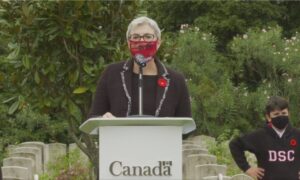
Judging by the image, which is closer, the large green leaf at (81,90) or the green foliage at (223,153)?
the large green leaf at (81,90)

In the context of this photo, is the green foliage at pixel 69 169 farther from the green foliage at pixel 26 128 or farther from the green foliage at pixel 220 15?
the green foliage at pixel 220 15

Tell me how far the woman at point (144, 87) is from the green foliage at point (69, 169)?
648cm

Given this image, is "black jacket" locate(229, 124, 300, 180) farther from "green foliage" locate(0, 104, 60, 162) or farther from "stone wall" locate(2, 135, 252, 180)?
"green foliage" locate(0, 104, 60, 162)

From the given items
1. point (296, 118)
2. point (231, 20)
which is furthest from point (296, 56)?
point (231, 20)

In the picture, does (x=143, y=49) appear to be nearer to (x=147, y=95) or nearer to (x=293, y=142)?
(x=147, y=95)

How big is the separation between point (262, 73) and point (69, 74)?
1082 cm

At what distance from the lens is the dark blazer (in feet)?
14.1

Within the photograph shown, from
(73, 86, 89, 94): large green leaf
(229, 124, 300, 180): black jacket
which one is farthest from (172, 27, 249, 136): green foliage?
(229, 124, 300, 180): black jacket

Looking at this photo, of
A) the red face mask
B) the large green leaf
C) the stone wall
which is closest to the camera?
the red face mask

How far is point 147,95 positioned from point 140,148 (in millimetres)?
563

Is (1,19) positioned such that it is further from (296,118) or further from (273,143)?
(296,118)

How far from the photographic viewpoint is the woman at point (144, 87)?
423 centimetres

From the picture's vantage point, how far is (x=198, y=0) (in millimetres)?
22750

Short task
Swap "large green leaf" for "broad green leaf" and write out everything from the line containing "From the given items" down to the end of the material, leaving all else unchanged.

Written solution
From the given items
1. point (296, 118)
2. point (231, 20)
which is furthest from point (296, 56)?
point (231, 20)

In the picture, does (x=143, y=49) appear to be nearer to (x=147, y=95) or nearer to (x=293, y=142)?
(x=147, y=95)

How big is the separation between point (262, 73) and point (69, 74)?
1082 cm

At what distance from the lens is the dark blazer (in feet)?
14.1

Within the photograph shown, from
(73, 86, 89, 94): broad green leaf
(229, 124, 300, 180): black jacket
which one is farthest from (172, 27, 249, 136): green foliage?
(229, 124, 300, 180): black jacket

Looking at this photo, of
A) the red face mask
B) the broad green leaf
C) the stone wall
which is closest to the camera?
the red face mask

How far is point 147,95 positioned from point 140,148 (in millimetres)?
563

Is (1,19) positioned such that it is further from (296,118) or further from (273,143)?
(296,118)

How far from the photographic viewpoint is the woman at point (144, 87)?
423 centimetres

From the picture's vantage point, how far is (x=198, y=0) (in millimetres)?
22750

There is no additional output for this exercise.